*ASSIGNMENT*.
Copy out every line of the records where the string "Martes" occurs.
--------------------
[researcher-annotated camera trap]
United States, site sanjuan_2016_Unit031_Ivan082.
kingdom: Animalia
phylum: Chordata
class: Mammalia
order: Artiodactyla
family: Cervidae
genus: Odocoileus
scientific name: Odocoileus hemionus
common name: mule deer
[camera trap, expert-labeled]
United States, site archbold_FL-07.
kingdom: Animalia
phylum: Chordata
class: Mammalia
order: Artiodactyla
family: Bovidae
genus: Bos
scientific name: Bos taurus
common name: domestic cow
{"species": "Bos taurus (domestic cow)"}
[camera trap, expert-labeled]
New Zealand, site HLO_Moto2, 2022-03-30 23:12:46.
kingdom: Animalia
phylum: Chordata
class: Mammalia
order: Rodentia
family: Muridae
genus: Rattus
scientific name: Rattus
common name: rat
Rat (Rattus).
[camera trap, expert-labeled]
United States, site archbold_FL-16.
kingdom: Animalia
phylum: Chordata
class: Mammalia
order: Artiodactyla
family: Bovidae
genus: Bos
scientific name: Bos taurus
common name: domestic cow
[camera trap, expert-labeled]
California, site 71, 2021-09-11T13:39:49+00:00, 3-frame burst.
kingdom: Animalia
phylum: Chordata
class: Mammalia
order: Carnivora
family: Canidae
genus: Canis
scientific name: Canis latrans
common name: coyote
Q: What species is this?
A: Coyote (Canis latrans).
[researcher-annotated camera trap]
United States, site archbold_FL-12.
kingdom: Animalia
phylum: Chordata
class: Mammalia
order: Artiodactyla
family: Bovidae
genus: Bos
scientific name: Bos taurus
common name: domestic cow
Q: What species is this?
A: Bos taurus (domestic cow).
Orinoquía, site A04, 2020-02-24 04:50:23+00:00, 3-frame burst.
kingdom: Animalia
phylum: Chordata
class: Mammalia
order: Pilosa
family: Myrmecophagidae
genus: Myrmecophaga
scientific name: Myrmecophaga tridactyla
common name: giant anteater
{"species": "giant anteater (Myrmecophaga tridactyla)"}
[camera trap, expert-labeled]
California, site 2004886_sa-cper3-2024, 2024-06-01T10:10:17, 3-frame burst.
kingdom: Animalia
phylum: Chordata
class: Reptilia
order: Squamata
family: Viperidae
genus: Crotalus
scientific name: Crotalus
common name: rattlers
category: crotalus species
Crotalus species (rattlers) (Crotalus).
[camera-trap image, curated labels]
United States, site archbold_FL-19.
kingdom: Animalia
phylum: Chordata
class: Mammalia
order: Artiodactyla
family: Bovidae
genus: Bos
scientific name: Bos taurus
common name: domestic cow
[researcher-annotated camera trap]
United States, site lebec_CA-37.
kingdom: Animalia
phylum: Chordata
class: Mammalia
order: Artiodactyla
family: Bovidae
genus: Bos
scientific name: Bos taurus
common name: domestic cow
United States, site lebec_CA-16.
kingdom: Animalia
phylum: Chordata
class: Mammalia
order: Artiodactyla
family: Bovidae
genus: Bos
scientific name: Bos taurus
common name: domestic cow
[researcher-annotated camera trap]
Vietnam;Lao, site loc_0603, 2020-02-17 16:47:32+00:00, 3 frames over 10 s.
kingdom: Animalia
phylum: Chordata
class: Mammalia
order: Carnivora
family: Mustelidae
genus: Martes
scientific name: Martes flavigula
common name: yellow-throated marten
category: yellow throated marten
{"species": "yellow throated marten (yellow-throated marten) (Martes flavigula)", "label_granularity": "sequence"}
--------------------
*RESULT*.
genus: Martes
scientific name: Martes flavigula
{"species": "yellow throated marten (yellow-throated marten) (Martes flavigula)", "label_granularity": "sequence"}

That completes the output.